(CNN)Rescuers were still searching Friday for at least 50 people feared buried under debris up to 15 meters deep following a landslide in the Philippines Thursday.
Philippines landslide: 50 people feared missing under rubble
The landslide followed several days of heavy rain in Naga city, Cebu province, a popular island destination, though the incident occurred away from the tourist beaches, some 21 kilometers south of Cebu City.
By Friday afternoon, 25 bodies had been pulled from the rubble, which is thought to have covered up to 60 homes, across an area the size of about 10 football pitches, CNN Philippines reported.
On Thursday, rescuers said families had received text messages from loves ones feared buried in the mud, raising hopes that they were sheltering in air pockets in the debris. By Friday, there was no sign of life.
"The whole area is isolated. And we don't find any movements, not even the waving of hands (from the victims)," said Baltazar Tribunalo, head of the Cebu Provincial Disaster Risk Reduction and Management Council in a news conference Friday.
The city didn't take a direct hit from Super Typhoon Mangkhut that made landfall in the country last weekend, but the storm system -- the world's biggest this year -- dumped heavy rain on the area.
Connie Fernandez, a journalist with the Philippine Daily Inquirer, told CNN residents had complained about cracks along the mountain slope three weeks ago, but were assured that the village was safe. On the top of the mountain is a quarry site used by a cement company, she said.
The night before the landslide, heavy rain prompted local officials to evacuate the residents of Barangay Tinaan, but not everybody left.
Fernandez said moments before the landslide residents felt a slight tremor and heard what sounded like thunder before mounds of soil and rock cascaded down the mountain on homes below.

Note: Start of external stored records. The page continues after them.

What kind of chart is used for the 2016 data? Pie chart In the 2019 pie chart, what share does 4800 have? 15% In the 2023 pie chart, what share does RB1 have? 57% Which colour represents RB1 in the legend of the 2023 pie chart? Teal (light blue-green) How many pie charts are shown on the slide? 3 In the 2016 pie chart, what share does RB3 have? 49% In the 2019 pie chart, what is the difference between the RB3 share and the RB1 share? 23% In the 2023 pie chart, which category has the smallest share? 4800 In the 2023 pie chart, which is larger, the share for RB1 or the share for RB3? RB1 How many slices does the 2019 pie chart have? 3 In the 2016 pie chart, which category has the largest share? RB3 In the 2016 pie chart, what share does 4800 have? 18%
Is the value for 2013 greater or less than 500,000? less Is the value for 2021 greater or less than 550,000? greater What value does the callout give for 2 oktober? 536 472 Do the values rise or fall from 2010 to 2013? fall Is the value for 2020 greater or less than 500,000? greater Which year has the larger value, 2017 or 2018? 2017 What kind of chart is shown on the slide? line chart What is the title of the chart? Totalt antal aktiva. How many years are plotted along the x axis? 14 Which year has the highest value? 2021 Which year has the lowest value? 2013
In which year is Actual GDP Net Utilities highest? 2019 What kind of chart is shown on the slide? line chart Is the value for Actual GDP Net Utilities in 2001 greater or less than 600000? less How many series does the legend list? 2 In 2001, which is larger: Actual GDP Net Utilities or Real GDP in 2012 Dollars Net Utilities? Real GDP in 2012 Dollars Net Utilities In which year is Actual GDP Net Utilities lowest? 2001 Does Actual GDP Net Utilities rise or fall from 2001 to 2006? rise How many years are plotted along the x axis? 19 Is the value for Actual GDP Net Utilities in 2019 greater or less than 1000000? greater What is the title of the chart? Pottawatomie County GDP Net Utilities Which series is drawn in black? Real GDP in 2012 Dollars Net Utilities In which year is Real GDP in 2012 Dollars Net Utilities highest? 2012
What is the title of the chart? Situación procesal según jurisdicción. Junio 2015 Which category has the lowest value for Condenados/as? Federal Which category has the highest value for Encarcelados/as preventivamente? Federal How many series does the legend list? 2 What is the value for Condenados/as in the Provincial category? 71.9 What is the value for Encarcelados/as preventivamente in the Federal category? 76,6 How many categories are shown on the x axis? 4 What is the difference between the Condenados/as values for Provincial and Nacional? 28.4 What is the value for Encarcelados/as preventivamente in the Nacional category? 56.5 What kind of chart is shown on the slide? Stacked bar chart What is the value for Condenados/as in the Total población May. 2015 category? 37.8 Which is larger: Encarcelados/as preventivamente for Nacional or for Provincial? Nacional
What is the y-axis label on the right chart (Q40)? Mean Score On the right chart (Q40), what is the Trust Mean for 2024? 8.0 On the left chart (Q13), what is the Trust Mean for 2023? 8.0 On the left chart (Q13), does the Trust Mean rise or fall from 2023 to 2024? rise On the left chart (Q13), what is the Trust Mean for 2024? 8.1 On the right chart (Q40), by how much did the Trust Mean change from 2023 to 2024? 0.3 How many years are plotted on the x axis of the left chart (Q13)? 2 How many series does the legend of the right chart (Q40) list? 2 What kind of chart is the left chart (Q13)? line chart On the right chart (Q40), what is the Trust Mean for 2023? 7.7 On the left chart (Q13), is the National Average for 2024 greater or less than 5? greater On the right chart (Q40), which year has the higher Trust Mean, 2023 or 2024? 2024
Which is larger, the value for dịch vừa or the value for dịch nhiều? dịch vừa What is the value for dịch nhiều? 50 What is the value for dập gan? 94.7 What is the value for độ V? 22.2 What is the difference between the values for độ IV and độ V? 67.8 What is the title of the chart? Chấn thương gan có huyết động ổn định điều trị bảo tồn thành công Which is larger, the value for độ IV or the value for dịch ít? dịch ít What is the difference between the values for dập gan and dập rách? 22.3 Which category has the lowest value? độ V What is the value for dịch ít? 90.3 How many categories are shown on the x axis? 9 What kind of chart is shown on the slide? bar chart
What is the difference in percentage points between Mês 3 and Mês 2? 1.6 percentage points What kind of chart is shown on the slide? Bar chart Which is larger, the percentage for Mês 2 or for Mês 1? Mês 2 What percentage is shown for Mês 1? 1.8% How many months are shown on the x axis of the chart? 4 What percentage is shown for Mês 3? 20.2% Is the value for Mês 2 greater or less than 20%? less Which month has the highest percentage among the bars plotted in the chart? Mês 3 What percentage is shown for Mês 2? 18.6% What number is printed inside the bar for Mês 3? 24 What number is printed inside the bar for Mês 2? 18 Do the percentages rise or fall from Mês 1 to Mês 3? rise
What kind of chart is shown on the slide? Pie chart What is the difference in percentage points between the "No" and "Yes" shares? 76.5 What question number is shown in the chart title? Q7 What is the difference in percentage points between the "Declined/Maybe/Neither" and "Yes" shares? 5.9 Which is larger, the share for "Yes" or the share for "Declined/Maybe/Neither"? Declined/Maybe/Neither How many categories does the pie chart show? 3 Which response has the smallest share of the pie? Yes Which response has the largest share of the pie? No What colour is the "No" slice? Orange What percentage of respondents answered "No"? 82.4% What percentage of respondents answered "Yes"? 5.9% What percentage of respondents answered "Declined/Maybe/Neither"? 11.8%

Local media SunStar Cebu posted images on its social media account Thursday showing rescuers pulling people from the rubble on stretchers.
Philippines Red Cross CEO Richard Gordon posted on Twitter that the organization had responded to the deadly collapse in the early hours of Thursday.
Details of all the dead have not emerged but they include a four-year-old child and an elderly woman, bureau of fire protection rescue chief Samuel Tadeo said.
The incident comes just days after another deadly landslide in the mining town of Itogon, in the Cordillera region in the north of Luzon, killed at least 27 people.
The rockfall destroyed hundreds of homes and buried dozens of people, mostly miners who worked in small-scale mines and their families.
That landslide, on Saturday, was triggered by heavy rains brought by Typhoon Mangkhut -- known locally as Ompong.
Mangkhut, the strongest storm of 2018, left 63 people dead, 42 injured and dozens missing as it cut a destructive streak across Luzon, the most populous island in the Philippines.
While emergency signals were raised ahead of the storm's approach, locals said they were shocked by the degree of the devastation.
"This is the first time I've seen this kind of landslide. It's massive and almost everyone is affected. Even the miners are helping the rescuers, the police -- everyone is giving their best," one rescuer said.